**GOAL OF THE EXERCISE:**
All records are to be restated word for word, with pictures excluded.
+++ MATERIAL PROVIDED
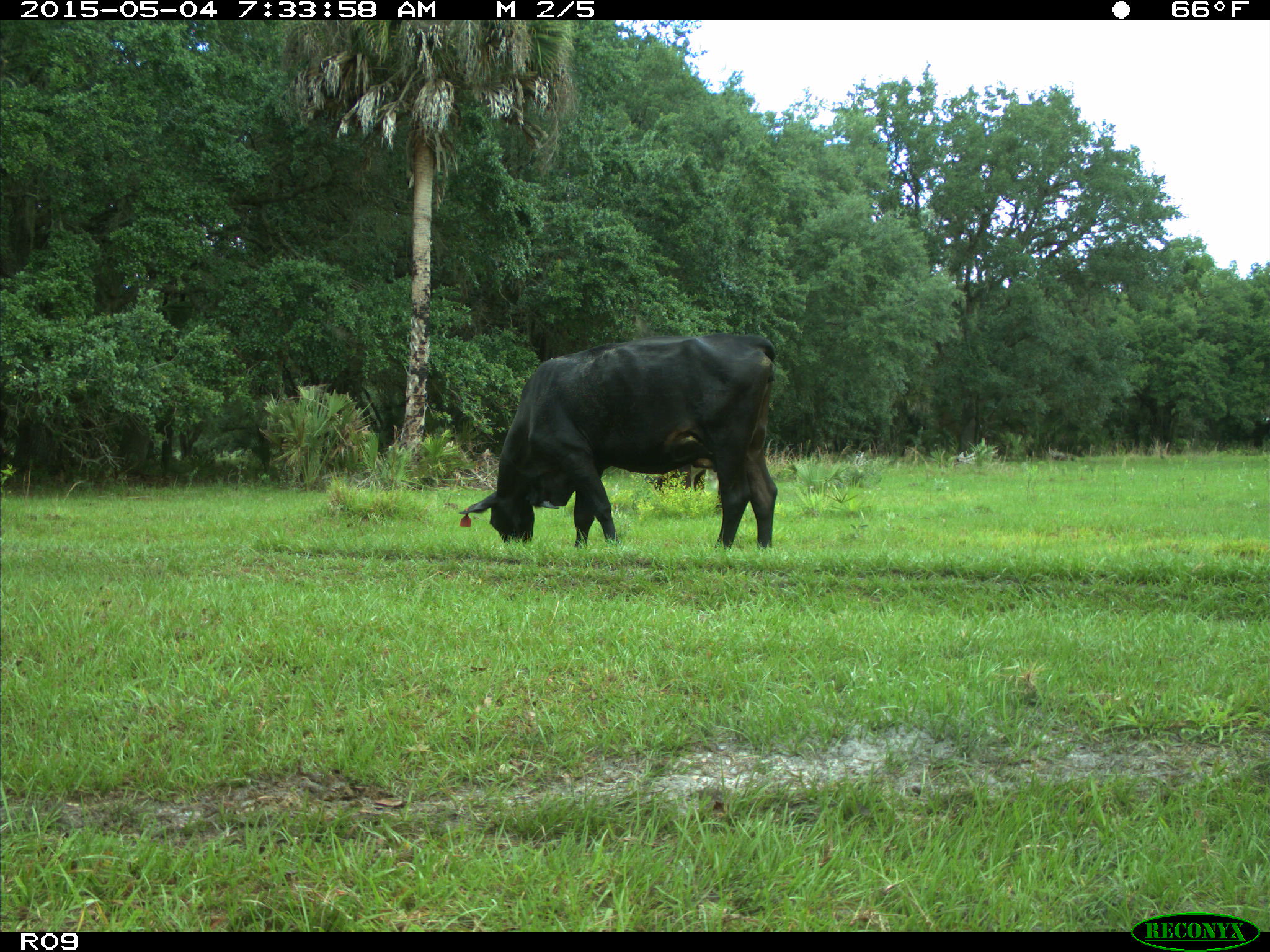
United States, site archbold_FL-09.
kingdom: Animalia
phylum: Chordata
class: Mammalia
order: Artiodactyla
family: Bovidae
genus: Bos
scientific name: Bos taurus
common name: domestic cow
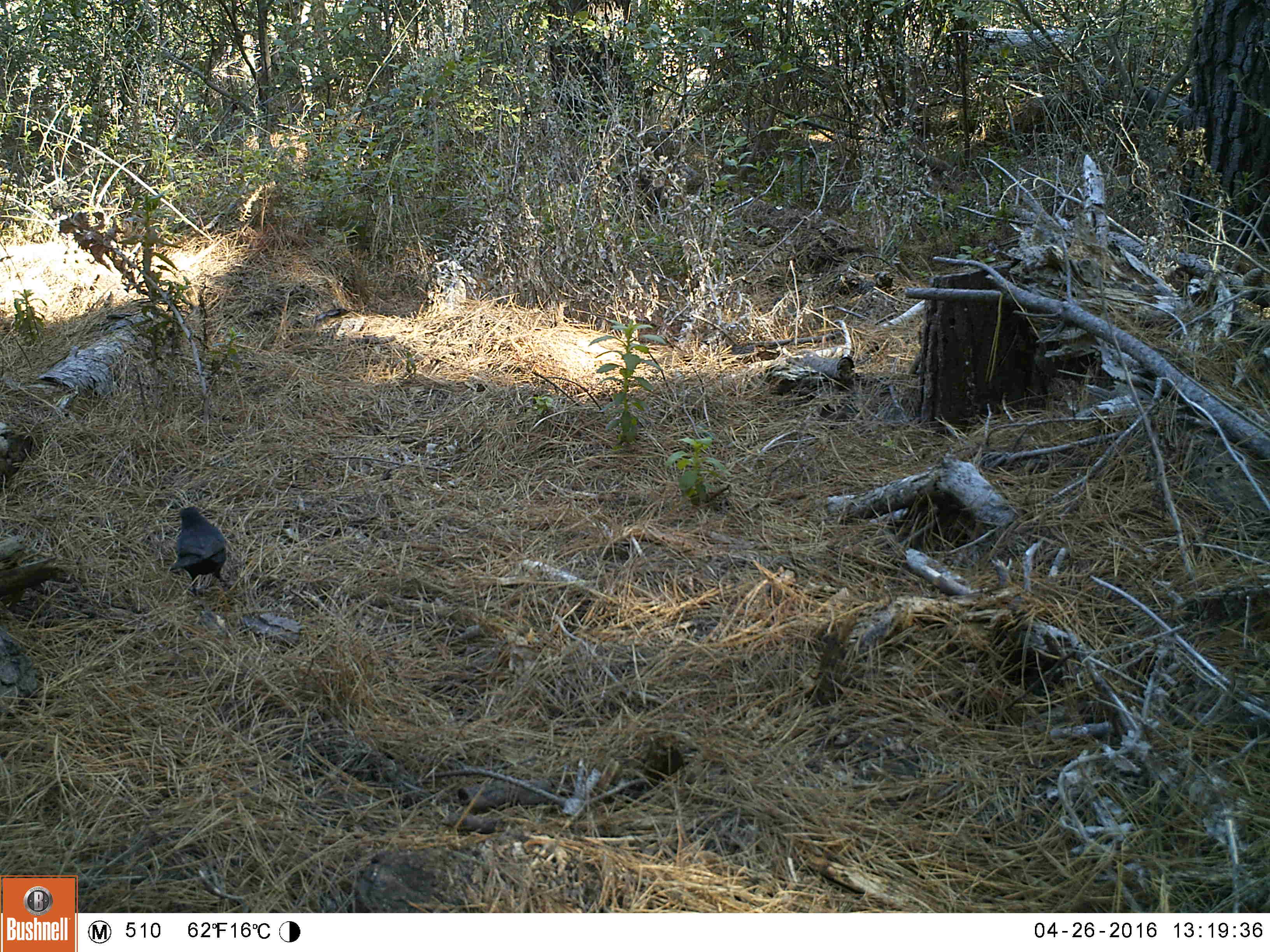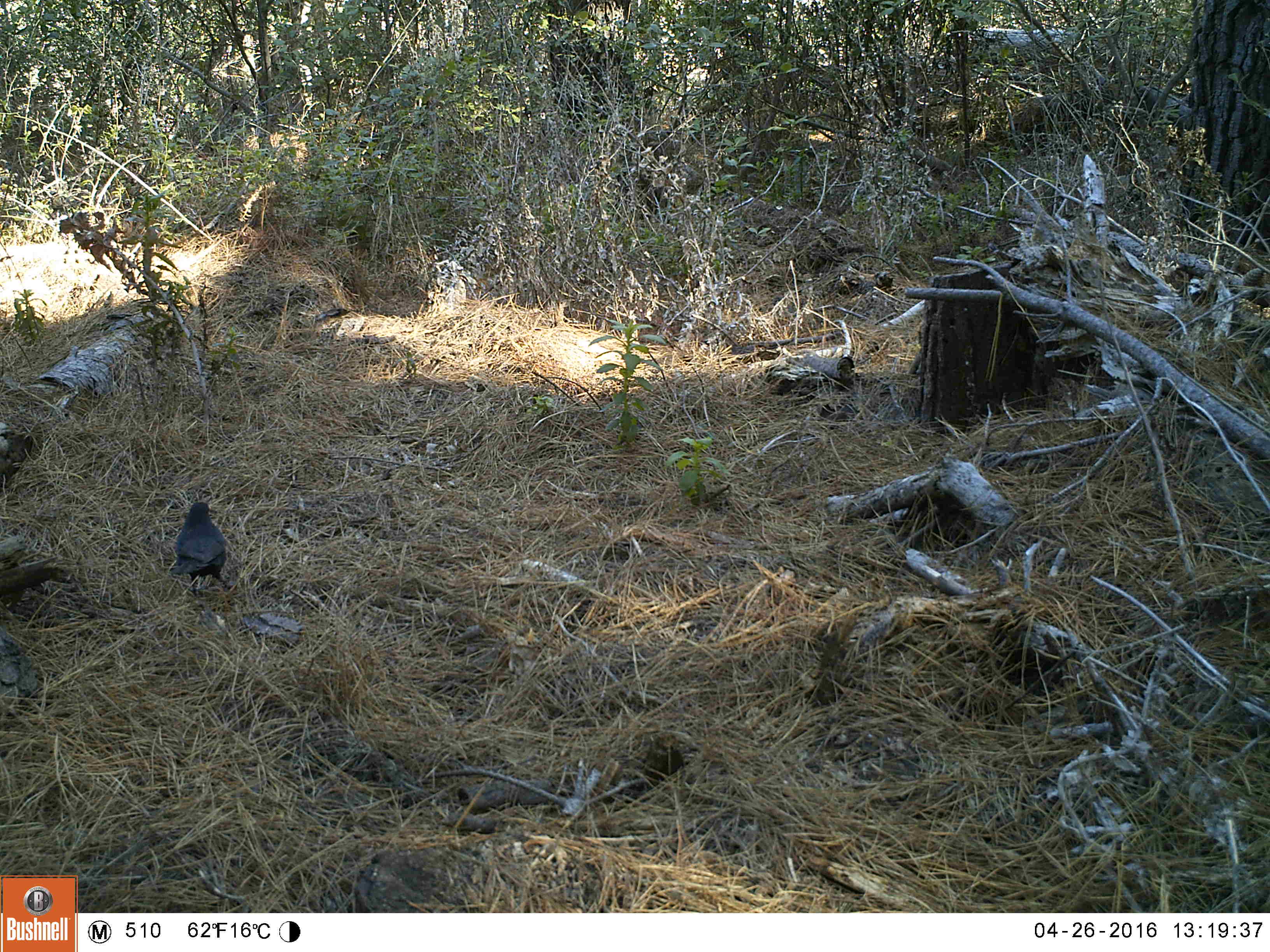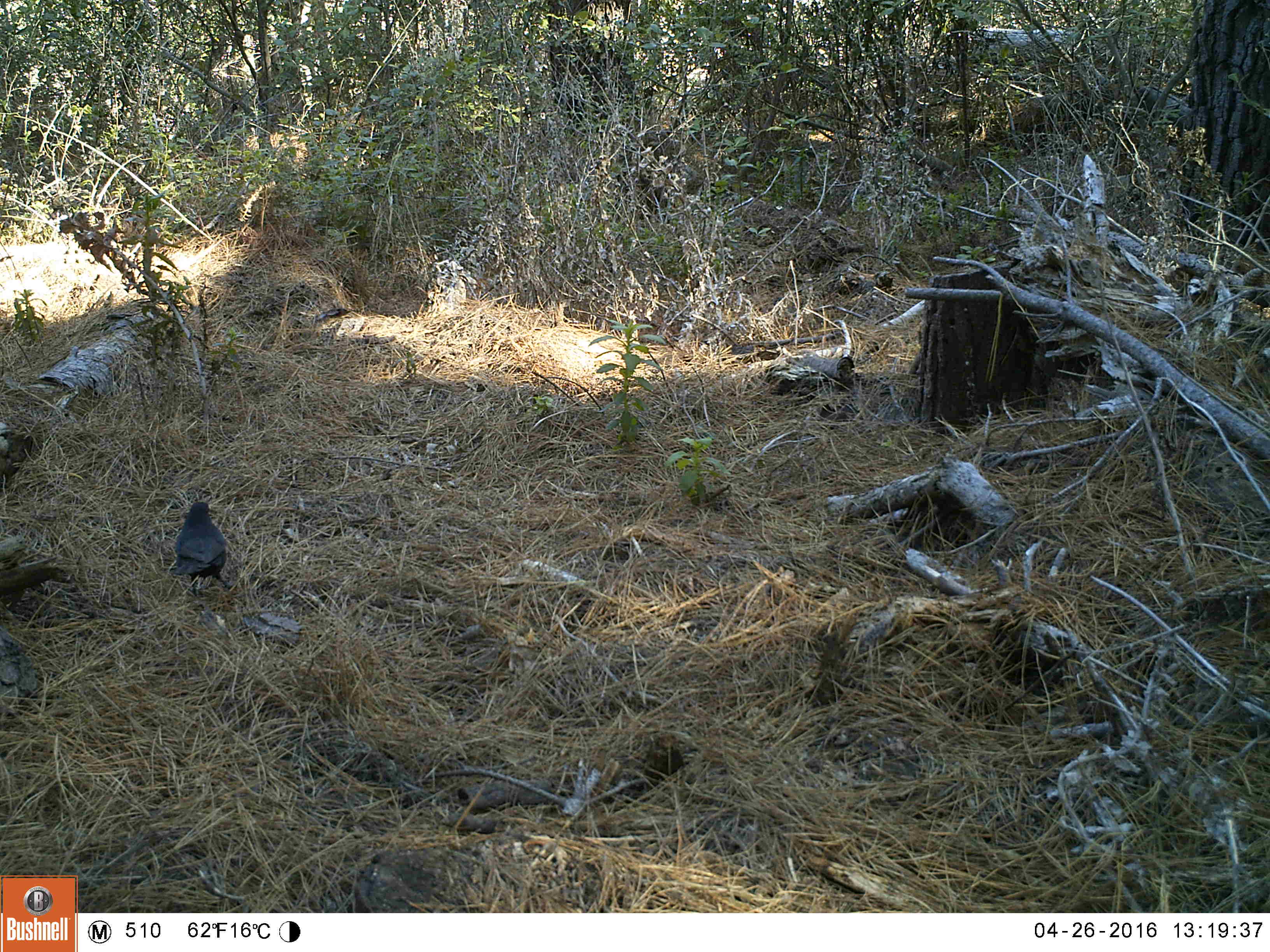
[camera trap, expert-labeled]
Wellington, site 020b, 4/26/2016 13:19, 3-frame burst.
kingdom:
++++++
**RESPONSE:**
United States, site archbold_FL-09.
kingdom: Animalia
phylum: Chordata
class: Mammalia
order: Artiodactyla
family: Bovidae
genus: Bos
scientific name: Bos taurus
common name: domestic cow
[camera trap, expert-labeled]
Wellington, site 020b, 4/26/2016 13:19, 3-frame burst.
kingdom:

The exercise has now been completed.